Mind you, though I say I never go looking for Hailsham, what I find is that sometimes, when I'm driving around, I suddenly think I've spotted some bit of it. I see a sports pavilion in the distance and I'm sure it's ours. Or a row of poplars on the horizon next to a big woolly oak, and I'm convinced for a second I'm coming up to the South Playing Field from the other side. Once, on a grey morning, on a long stretch of road in Gloucestershire, I passed a broken-down car in a lay-by, and I was sure the girl standing in front of it, gazing emptily out towards the on-coming vehicles, was Susanna C., who'd been a couple of years above us and one of the Sales monitors. These moments hit me when I'm least expecting it, when I'm driving with something else entirely in my mind. So maybe at some level, I am on the lookout for Hailsham.

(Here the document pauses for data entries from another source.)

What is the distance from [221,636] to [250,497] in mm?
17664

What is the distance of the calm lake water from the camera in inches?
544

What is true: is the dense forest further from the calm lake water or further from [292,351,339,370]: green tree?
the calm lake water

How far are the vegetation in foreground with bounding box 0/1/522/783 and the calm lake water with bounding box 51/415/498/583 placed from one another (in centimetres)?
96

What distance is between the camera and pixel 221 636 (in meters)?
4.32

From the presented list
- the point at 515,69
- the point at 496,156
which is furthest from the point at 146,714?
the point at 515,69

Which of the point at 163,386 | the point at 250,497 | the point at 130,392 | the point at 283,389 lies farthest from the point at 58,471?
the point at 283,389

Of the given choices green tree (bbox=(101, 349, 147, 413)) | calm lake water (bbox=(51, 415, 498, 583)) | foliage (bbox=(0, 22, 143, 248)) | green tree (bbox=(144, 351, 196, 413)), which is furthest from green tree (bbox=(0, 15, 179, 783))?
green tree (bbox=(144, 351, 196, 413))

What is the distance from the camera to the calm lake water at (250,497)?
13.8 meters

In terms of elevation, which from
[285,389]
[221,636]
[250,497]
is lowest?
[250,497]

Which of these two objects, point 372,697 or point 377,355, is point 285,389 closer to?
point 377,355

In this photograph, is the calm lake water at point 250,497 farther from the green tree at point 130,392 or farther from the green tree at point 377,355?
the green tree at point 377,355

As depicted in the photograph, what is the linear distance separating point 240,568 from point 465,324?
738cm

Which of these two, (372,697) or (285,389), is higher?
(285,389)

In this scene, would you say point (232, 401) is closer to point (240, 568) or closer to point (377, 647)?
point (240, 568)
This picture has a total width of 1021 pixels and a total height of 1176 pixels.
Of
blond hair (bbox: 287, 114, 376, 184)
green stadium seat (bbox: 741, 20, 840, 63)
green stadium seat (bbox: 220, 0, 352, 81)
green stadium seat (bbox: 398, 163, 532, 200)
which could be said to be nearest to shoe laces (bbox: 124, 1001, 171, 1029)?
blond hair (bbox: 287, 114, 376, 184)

But as I say, I don't go searching for it, and anyway, by the end of the year, I won't be driving around like this any more. So the chances are I won't ever come across it now, and on reflection, I'm glad that's the way it'll be. It's like with my memories of Tommy and of Ruth. Once I'm able to have a quieter life, in whichever centre they send me to, I'll have Hailsham with me, safely in my head, and that'll be something no one can take away.

The only indulgent thing I did, just once, was a couple of weeks after I heard Tommy had completed, when I drove up to Norfolk, even though I had no real need to. I wasn't after anything in particular and I didn't go up as far as the coast. Maybe I just felt like looking at all those flat fields of nothing and the huge grey skies. At one stage I found myself on a road I'd never been on, and for about half an hour I didn't know where I was and didn't care. I went past field after flat, featureless field, with virtually no change except when occasionally a flock of birds, hearing my engine, flew up out of the furrows. Then at last I spotted a few trees in the distance, not far from the roadside, so I drove up to them, stopped and got out.

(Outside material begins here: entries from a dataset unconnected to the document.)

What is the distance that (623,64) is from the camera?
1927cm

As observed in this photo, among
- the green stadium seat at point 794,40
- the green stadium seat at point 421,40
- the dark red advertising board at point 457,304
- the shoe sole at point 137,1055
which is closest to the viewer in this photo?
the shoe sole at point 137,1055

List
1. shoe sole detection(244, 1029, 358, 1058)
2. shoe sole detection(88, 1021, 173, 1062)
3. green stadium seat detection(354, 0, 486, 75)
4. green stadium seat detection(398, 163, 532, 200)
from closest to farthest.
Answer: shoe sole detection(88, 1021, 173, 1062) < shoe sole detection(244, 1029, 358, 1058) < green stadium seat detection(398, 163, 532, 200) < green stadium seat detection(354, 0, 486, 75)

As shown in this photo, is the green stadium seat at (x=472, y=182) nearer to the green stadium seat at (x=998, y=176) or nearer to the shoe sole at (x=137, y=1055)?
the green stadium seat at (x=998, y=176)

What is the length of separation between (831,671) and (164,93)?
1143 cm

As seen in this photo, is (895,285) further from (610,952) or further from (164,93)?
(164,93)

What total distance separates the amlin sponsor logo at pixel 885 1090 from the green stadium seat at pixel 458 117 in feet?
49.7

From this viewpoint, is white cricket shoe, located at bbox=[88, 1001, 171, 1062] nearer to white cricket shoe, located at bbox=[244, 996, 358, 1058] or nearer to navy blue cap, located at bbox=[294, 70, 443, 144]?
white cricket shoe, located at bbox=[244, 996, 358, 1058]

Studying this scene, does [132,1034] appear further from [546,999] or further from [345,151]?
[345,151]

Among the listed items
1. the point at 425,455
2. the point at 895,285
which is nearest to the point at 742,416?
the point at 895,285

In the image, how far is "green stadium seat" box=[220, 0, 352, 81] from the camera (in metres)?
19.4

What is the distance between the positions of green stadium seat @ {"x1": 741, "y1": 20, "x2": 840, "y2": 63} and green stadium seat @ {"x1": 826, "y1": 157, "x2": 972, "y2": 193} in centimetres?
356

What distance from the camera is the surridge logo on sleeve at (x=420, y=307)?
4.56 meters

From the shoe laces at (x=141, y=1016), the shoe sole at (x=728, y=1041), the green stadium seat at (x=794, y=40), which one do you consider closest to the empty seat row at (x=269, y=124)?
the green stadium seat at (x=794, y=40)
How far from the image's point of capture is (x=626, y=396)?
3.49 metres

I found I was standing before acres of ploughed earth. There was a fence keeping me from stepping into the field, with two lines of barbed wire, and I could see how this fence and the cluster of three or four trees above me were the only things breaking the wind for miles. All along the fence, especially along the lower line of wire, all sorts of rubbish had caught and tangled. It was like the debris you get on a seashore: the wind must have carried some of it for miles and miles before finally coming up against these trees and these two lines of wire. Up in the branches of the trees, too, I could see, flapping about, torn plastic sheeting and bits of old carrier bags. That was the only time, as I stood there, looking at that strange rubbish, feeling the wind coming across those empty fields, that I started to imagine just a little fantasy thing, because this was Norfolk after all, and it was only a couple of weeks since I'd lost him. I was thinking about the rubbish, the flapping plastic in the branches, the shore-line of odd stuff caught along the fencing, and I half-closed my eyes and imagined this was the spot where everything I'd ever lost since my childhood had washed up, and I was now standing here in front of it, and if I waited long enough, a tiny figure would appear on the horizon across the field, and gradually get larger until I'd see it was Tommy, and he'd wave, maybe even call. The fantasy never got beyond that - I didn't let it - and though the tears rolled down my face, I wasn't sobbing or out of control. I just waited a bit, then turned back to the car, to drive off to wherever it was I was supposed to be.